If you were forced to limit yourself to just one exercise, we could make a pretty ironclad case for the kettlebell swing.
A full-body move that in particular targets your all-important core and oft-neglected glutes, it also smelts kilojoules and forges new muscle fibres. What more could you want? Well, a resistance band, since you asked.
“A band will maximise the effectiveness of this move because it demands extra force from your glutes on the upswing,” explains PT Al Jackson. “Your core also has to work harder on the downswing due to the recoil.”
We think it’s a smart, inexpensive progression, especially if your kettlebell selection is limited. Try it as the last move in a mini-circuit:
30 seconds each of chin-ups, push-ups (band optional) and swings (band compulsory). Rest for 60 seconds and aim for 3-5 rounds in total.
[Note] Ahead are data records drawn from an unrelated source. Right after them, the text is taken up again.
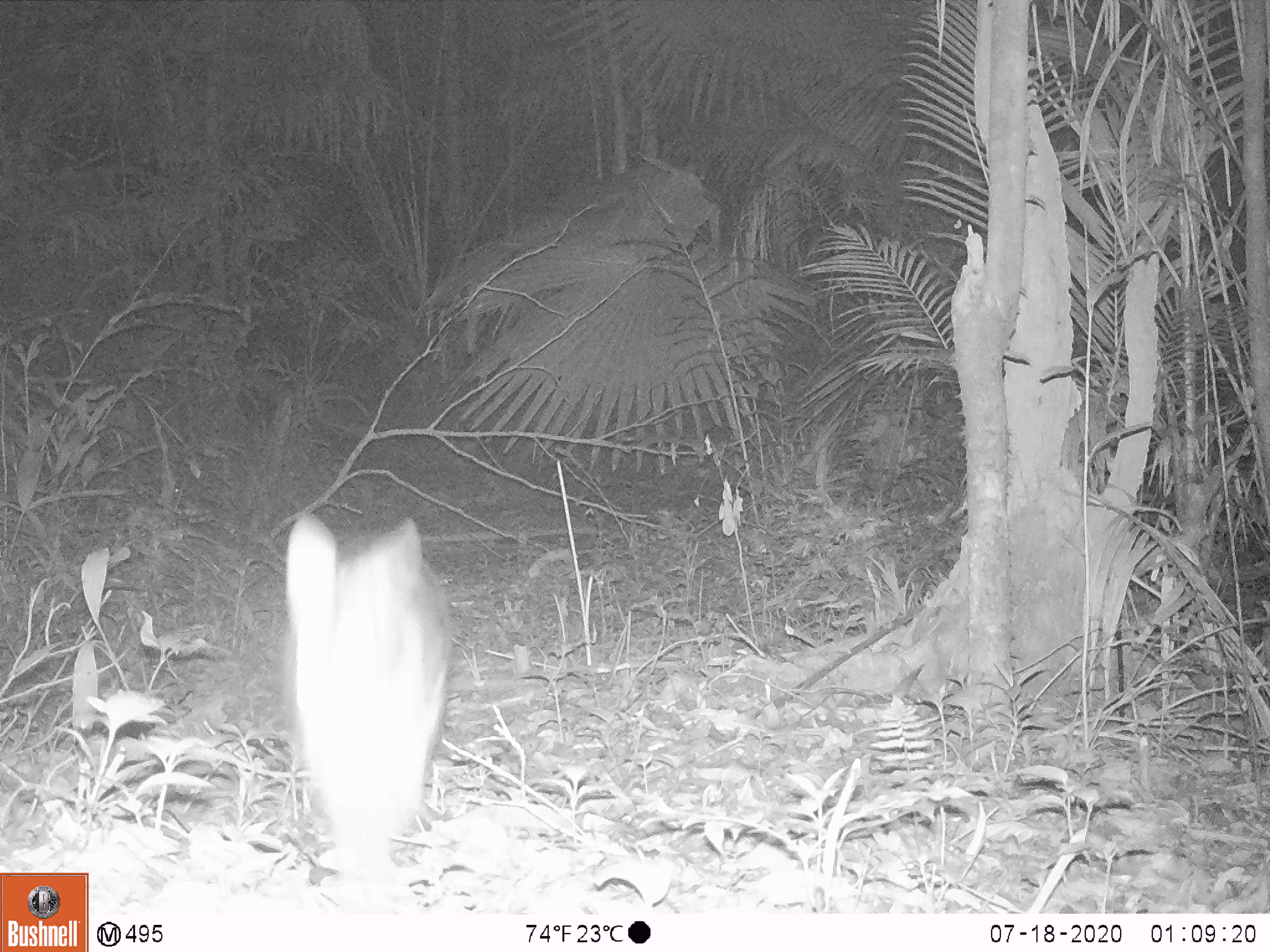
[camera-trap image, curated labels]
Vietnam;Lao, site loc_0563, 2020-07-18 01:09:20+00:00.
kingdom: Animalia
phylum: Chordata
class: Mammalia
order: Lagomorpha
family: Leporidae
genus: Nesolagus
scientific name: Nesolagus timminsi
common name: annamite striped rabbit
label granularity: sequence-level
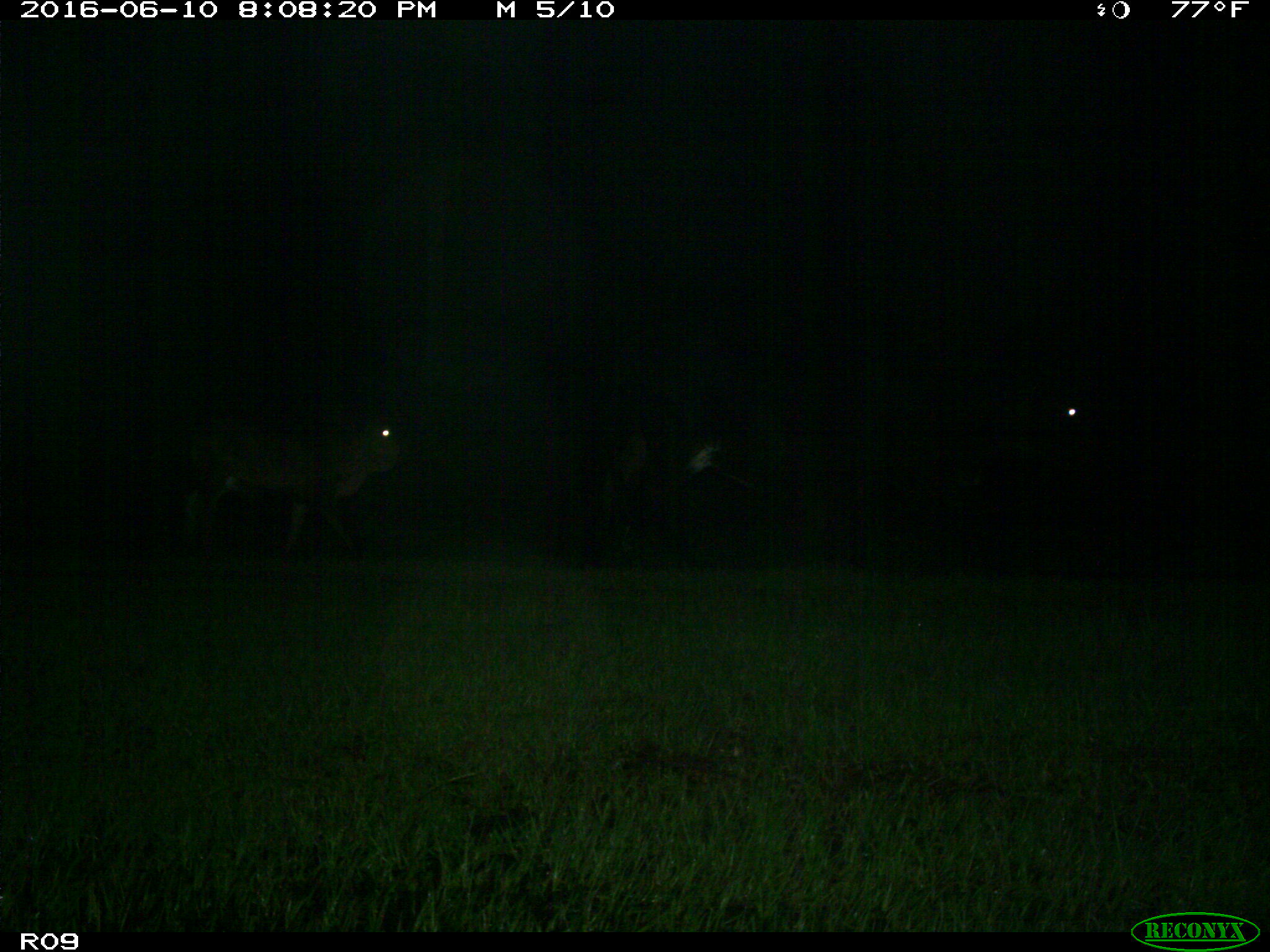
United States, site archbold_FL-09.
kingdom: Animalia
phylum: Chordata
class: Mammalia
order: Artiodactyla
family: Bovidae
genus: Bos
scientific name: Bos taurus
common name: domestic cow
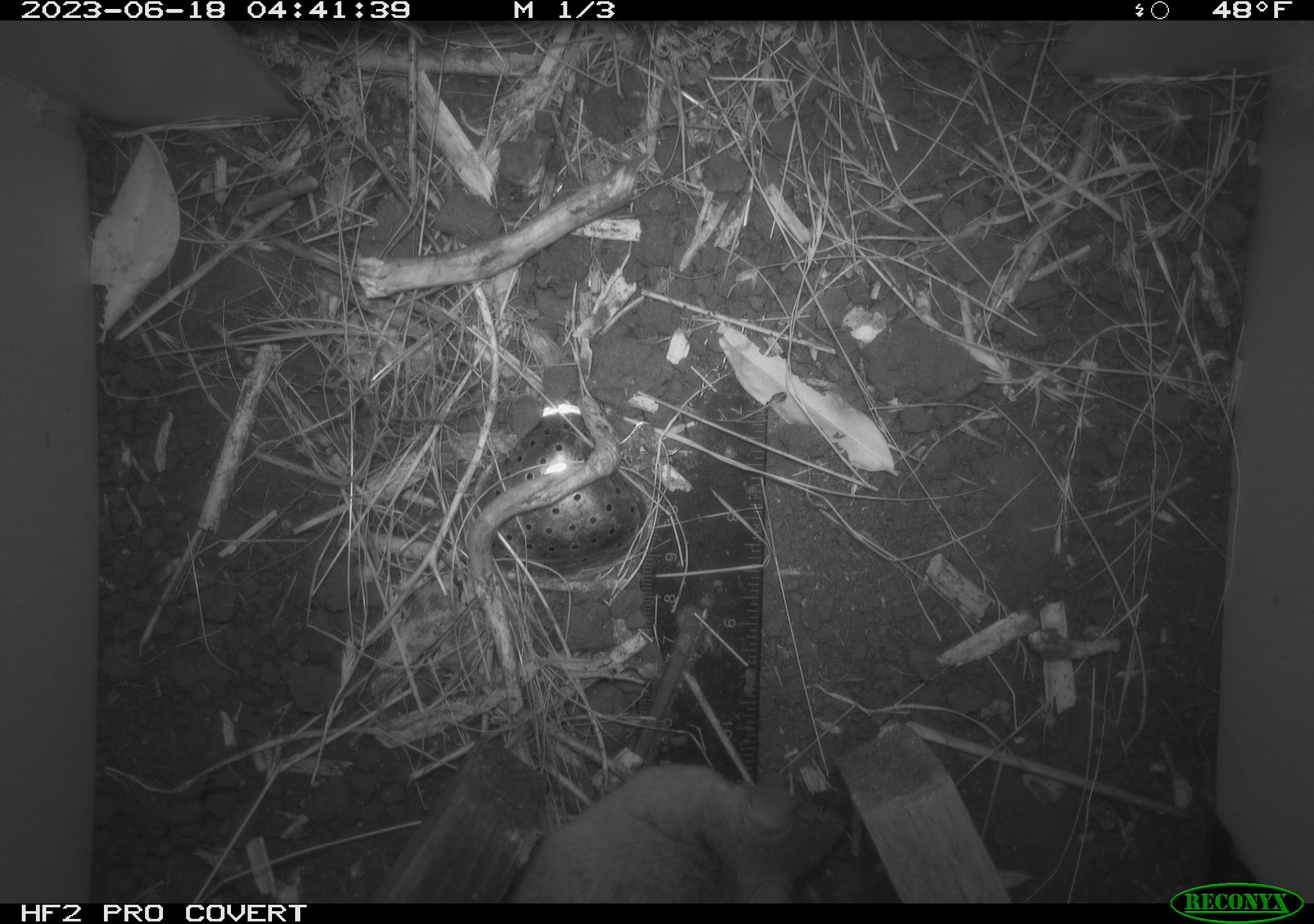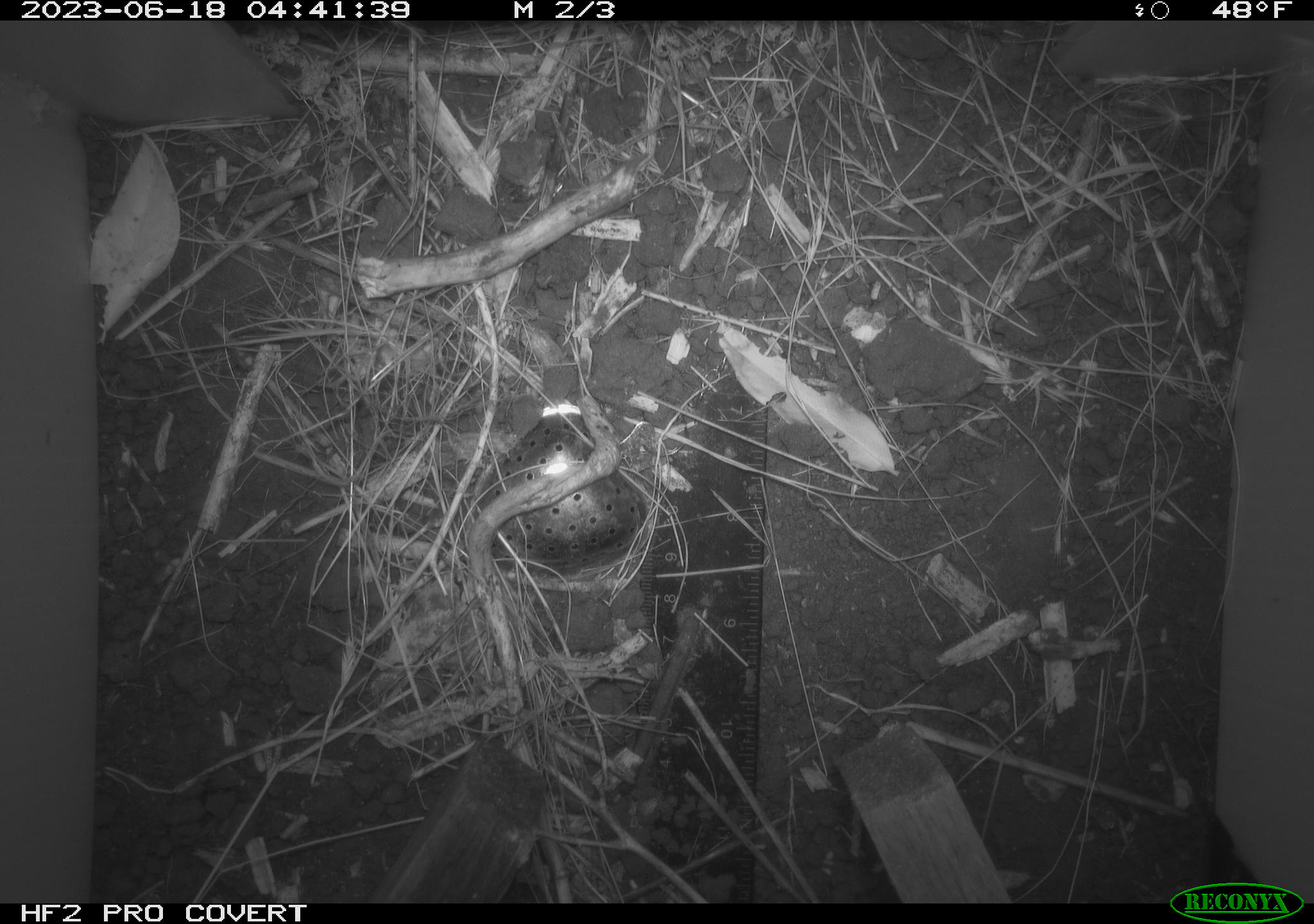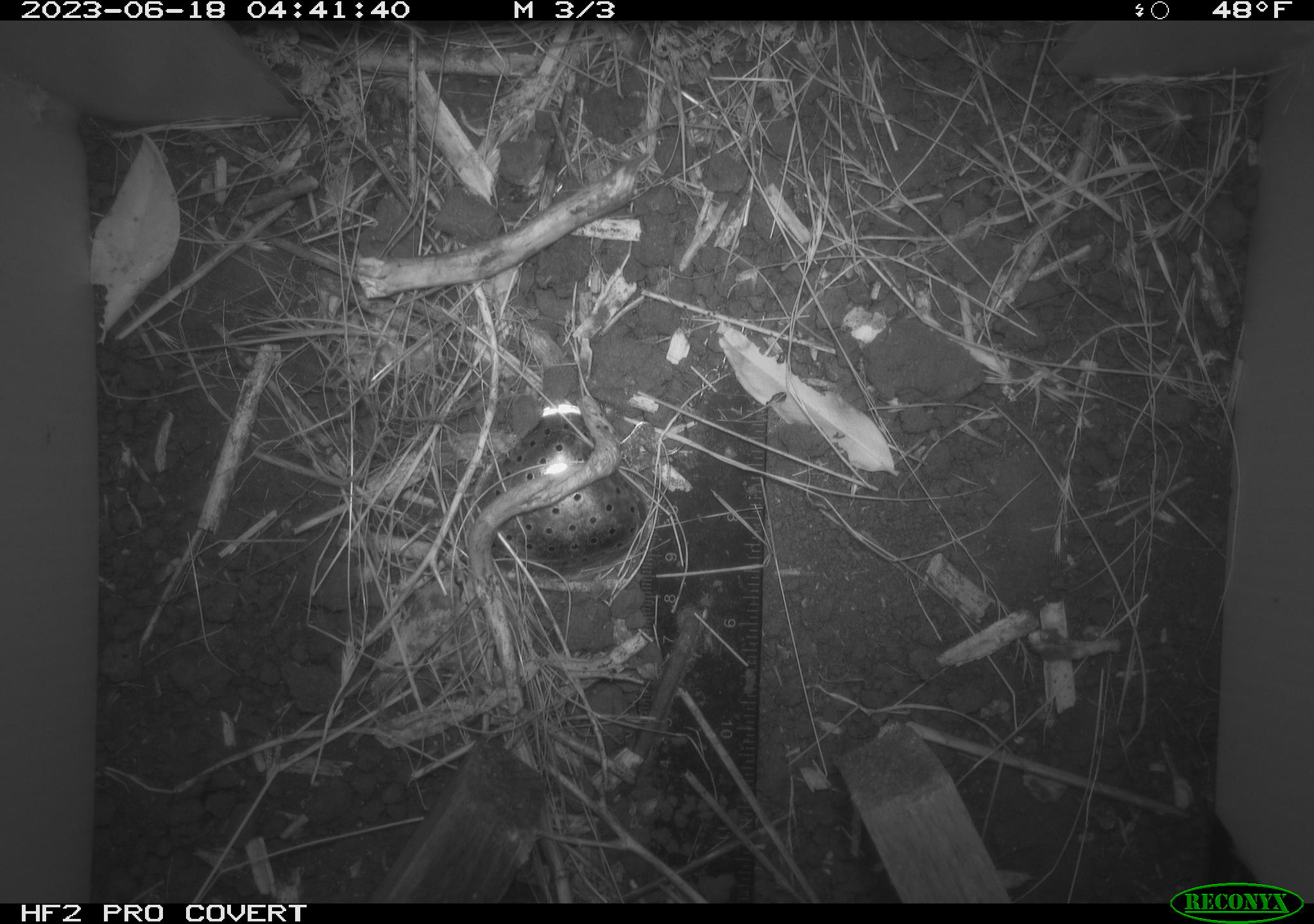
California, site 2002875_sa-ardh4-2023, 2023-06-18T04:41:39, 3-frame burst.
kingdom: Animalia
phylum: Chordata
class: Mammalia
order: Rodentia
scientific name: Rodentia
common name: mouse species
Then ring in the changes. “Just don’t start out too close to the mirror,” warns Jackson.
01 Set Up
Loop the resistance band through the kettlebell, leaving enough space to grip the handle solidly. Secure it under your feet, then slightly widen your stance to add tension.
02 Pop Up
Hinge at your hips and push your glutes back to swing the kettlebell between your slightly bent legs; squeeze your glutes to thrust forward. Remember:
it’s a swing, not a squat.
03 Stop It
At the top of the swing, double-check your core is engaged and brace yourself for the fall. Don’t eyeball the kettlebell: your head and shoulders will follow and your form will drop.
04 Drop It
Maintain a neutral back – not rounded – as you swing the kettlebell back between your legs and bend at the hips. Start slowly with a light band. Then burn some rubber.